Stated exercise: In this exercise, copy exactly the lines from the one that contains "Is cluster of" through the end of the entries below; pictures are not copied.

-------- Entries supplied --------

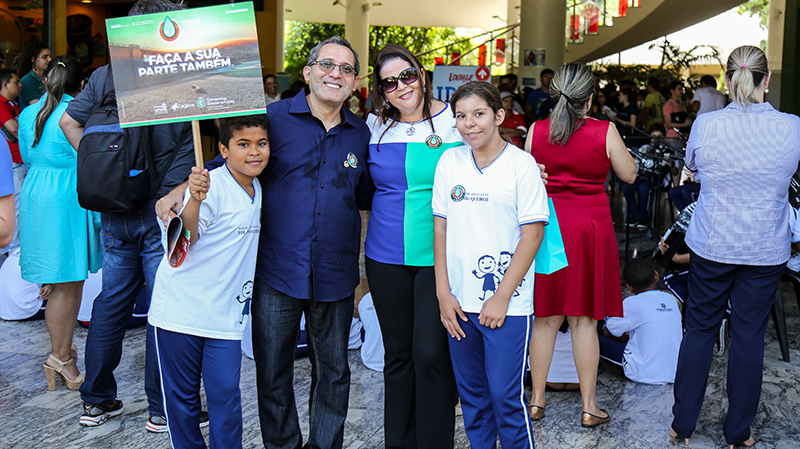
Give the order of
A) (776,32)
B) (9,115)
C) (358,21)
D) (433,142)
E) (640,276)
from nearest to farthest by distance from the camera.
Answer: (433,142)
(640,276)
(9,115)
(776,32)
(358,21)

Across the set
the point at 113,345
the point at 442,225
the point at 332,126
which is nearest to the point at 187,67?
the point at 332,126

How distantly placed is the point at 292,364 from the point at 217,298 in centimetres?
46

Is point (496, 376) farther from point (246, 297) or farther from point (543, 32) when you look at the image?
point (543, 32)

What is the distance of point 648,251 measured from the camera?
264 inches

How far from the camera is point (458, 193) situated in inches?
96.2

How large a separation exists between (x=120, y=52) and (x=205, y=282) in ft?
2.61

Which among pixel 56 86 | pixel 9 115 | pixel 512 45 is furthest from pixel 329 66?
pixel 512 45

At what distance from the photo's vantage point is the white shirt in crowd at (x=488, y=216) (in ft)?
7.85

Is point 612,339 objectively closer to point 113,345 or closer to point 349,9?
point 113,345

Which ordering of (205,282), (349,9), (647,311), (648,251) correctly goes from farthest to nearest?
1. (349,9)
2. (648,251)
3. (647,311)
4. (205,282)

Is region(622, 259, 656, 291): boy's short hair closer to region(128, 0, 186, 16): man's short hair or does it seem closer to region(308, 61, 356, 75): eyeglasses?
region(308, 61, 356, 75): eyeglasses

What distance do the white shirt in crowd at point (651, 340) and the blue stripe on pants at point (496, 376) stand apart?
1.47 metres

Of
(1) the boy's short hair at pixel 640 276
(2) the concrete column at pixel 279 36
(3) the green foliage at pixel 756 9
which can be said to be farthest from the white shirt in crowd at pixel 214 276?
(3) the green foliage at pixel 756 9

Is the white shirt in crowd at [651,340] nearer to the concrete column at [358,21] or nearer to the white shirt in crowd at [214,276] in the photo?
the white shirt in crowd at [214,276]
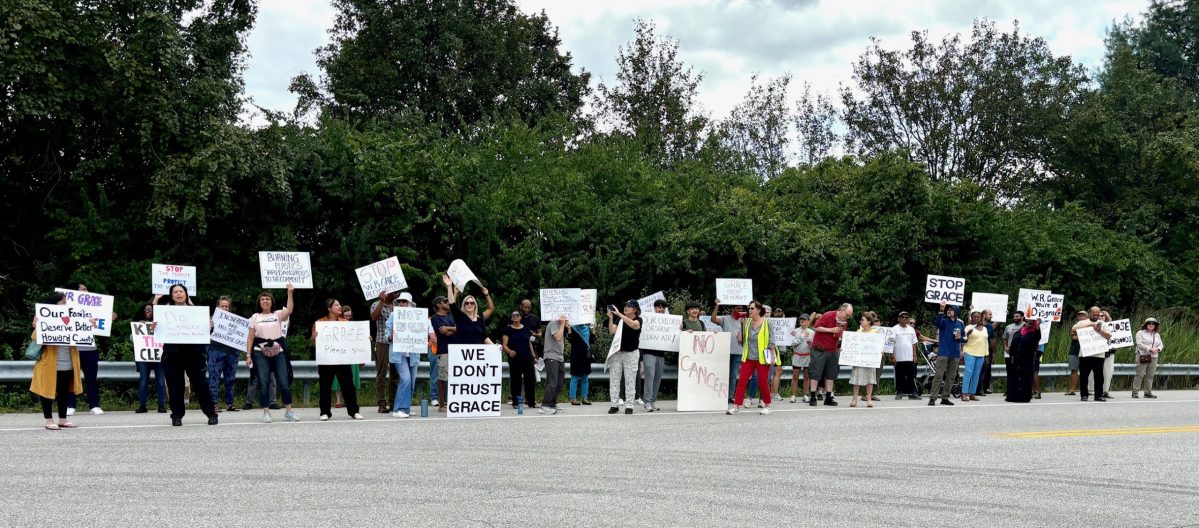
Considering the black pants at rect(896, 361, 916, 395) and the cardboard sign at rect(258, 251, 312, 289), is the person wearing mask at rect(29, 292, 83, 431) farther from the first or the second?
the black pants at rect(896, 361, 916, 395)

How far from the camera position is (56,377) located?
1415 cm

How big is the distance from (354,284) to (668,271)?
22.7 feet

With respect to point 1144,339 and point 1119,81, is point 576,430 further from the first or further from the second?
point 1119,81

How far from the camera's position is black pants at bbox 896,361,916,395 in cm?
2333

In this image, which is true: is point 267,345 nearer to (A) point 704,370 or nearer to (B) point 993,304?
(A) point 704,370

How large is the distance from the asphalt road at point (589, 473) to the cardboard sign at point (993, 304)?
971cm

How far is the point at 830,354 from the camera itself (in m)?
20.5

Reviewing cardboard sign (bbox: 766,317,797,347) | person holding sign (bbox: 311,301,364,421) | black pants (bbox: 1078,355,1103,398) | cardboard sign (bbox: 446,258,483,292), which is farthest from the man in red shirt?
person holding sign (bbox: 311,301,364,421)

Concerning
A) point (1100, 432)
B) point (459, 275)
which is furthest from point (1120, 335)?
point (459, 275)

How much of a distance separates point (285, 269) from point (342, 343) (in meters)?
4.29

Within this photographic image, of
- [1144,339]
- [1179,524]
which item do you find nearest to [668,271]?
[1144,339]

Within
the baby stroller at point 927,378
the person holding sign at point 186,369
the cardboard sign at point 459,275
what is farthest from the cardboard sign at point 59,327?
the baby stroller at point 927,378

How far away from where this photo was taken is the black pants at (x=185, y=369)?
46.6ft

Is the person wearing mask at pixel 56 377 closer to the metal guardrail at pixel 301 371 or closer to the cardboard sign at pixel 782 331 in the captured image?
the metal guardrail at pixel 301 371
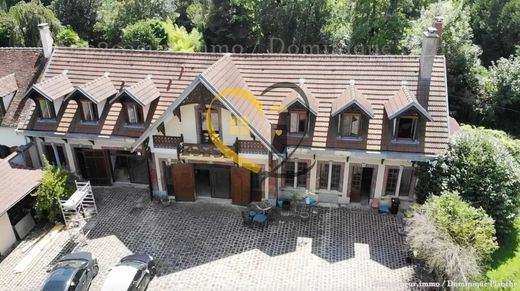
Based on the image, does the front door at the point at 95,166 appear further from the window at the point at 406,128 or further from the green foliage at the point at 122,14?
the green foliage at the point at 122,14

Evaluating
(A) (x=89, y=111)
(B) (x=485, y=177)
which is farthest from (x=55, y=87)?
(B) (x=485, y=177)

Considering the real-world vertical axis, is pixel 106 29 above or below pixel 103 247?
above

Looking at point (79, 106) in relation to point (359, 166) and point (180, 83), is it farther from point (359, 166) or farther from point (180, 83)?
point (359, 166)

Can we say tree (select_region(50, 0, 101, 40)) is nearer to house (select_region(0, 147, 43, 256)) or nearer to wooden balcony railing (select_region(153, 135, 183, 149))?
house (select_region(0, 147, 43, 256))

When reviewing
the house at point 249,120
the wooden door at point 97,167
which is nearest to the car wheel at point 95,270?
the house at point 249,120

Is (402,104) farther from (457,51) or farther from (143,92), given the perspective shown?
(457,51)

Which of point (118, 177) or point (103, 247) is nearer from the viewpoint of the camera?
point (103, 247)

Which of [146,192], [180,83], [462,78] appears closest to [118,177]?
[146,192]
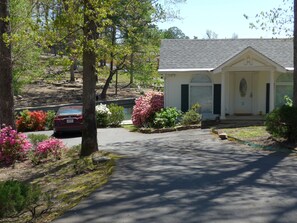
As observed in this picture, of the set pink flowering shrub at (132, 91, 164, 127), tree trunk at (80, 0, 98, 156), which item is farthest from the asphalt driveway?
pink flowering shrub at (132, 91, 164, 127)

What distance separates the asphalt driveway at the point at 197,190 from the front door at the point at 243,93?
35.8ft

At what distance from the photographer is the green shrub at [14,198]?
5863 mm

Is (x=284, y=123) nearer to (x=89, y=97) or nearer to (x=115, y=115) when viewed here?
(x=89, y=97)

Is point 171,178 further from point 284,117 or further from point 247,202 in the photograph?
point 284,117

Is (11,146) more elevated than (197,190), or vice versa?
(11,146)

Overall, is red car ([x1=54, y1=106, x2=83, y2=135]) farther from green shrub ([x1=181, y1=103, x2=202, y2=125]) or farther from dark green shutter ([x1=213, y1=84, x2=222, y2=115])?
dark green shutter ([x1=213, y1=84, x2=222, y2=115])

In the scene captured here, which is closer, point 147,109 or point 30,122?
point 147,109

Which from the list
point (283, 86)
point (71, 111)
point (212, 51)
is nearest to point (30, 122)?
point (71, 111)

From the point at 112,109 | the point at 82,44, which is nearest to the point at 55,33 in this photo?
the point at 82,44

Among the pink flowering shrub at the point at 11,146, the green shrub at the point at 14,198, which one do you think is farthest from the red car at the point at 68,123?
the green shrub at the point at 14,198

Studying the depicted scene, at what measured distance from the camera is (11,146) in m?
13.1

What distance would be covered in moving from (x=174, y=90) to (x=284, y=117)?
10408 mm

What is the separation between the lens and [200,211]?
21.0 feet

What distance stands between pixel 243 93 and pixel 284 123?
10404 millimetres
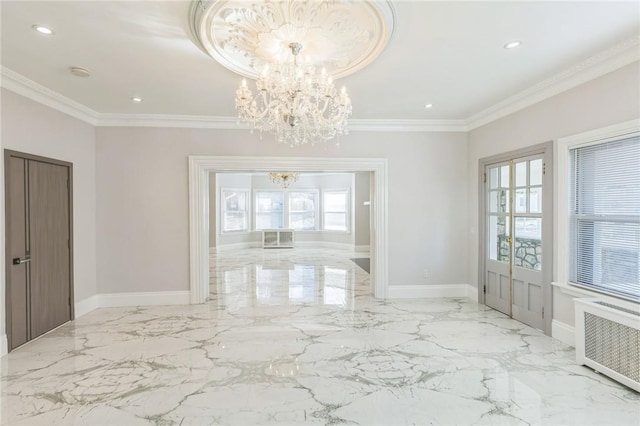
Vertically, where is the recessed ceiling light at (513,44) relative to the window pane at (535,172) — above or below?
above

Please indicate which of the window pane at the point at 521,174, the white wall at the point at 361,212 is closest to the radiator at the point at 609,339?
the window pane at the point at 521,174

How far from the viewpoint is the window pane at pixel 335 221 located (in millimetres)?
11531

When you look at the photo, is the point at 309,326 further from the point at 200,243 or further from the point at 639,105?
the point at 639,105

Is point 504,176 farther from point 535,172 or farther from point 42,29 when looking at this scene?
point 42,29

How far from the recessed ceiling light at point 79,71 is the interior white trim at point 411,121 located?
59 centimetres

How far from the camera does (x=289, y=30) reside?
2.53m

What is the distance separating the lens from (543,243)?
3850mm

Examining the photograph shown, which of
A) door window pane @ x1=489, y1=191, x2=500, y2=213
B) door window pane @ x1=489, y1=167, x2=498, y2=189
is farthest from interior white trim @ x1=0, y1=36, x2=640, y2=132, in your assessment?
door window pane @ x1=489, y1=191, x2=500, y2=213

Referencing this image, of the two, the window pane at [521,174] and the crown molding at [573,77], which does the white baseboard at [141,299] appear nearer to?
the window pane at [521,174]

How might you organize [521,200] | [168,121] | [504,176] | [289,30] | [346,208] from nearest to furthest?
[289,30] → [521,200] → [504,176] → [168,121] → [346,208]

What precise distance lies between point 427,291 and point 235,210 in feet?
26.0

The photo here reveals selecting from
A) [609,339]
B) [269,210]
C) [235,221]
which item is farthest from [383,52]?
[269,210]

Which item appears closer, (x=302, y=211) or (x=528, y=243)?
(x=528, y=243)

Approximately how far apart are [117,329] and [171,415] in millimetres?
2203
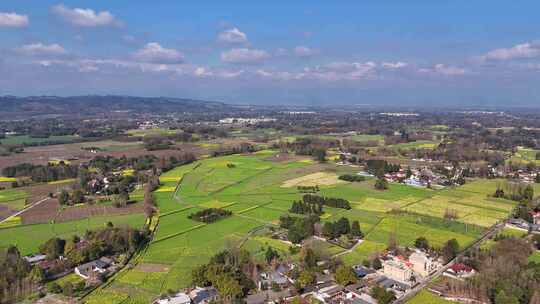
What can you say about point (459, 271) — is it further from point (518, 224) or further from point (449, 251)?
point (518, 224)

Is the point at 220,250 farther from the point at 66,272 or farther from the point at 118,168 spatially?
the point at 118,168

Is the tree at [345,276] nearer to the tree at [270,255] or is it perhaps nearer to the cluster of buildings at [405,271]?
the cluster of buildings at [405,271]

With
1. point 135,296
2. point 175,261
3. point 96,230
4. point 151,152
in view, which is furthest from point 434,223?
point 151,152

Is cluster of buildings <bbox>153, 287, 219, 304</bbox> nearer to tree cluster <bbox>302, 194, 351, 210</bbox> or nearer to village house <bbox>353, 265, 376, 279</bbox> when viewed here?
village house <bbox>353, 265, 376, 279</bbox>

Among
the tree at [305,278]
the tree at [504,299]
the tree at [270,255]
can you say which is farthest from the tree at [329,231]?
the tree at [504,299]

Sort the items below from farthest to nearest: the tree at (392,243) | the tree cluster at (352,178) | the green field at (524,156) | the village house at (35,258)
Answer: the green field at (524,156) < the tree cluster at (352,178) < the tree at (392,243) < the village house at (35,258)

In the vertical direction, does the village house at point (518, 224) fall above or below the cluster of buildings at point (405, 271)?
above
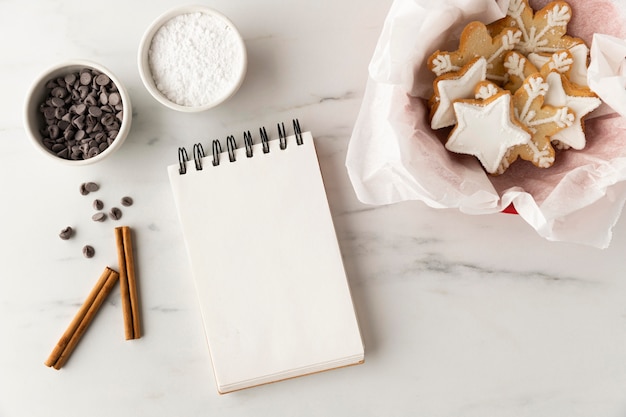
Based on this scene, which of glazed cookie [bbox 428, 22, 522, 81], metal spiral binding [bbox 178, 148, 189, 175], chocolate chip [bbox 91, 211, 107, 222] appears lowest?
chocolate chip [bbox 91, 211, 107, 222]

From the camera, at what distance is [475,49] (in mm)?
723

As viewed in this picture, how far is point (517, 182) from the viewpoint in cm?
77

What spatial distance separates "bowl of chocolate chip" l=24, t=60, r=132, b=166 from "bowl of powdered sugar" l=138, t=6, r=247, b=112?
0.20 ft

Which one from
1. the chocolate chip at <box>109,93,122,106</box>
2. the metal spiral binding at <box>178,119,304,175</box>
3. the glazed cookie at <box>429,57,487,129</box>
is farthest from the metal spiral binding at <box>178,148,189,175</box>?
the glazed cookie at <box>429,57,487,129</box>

--------

The response:
Is cluster of buildings <bbox>153, 287, 219, 304</bbox> nearer to tree cluster <bbox>302, 194, 351, 210</bbox> or nearer to village house <bbox>353, 265, 376, 279</bbox> when viewed here?
village house <bbox>353, 265, 376, 279</bbox>

Among
the tree at [305,278]
the tree at [504,299]
the tree at [270,255]
can you say which is farthest from the tree at [329,231]?
the tree at [504,299]

Sort the items below from farthest to nearest: the tree at (392,243) | the tree cluster at (352,178) | the green field at (524,156) | the village house at (35,258)
Answer: the green field at (524,156) < the tree cluster at (352,178) < the tree at (392,243) < the village house at (35,258)

In the vertical direction, does the village house at point (518, 224) fall above or below the cluster of buildings at point (405, 271)?
above
Based on this scene, which of glazed cookie [bbox 428, 22, 522, 81], metal spiral binding [bbox 178, 148, 189, 175], chocolate chip [bbox 91, 211, 107, 222] appears lowest?
chocolate chip [bbox 91, 211, 107, 222]

From the camera, at what distance is [475,49] (in mm)?
723

As viewed in this picture, how far is point (517, 182) from the viewpoint in cm?
77

What spatial distance separates "bowl of chocolate chip" l=24, t=60, r=132, b=166 from "bowl of powdered sugar" l=138, t=6, r=247, b=112?
0.20 ft

Which one from
1. the chocolate chip at <box>109,93,122,106</box>
2. the metal spiral binding at <box>178,119,304,175</box>
3. the glazed cookie at <box>429,57,487,129</box>
is farthest from the metal spiral binding at <box>178,148,189,175</box>?
the glazed cookie at <box>429,57,487,129</box>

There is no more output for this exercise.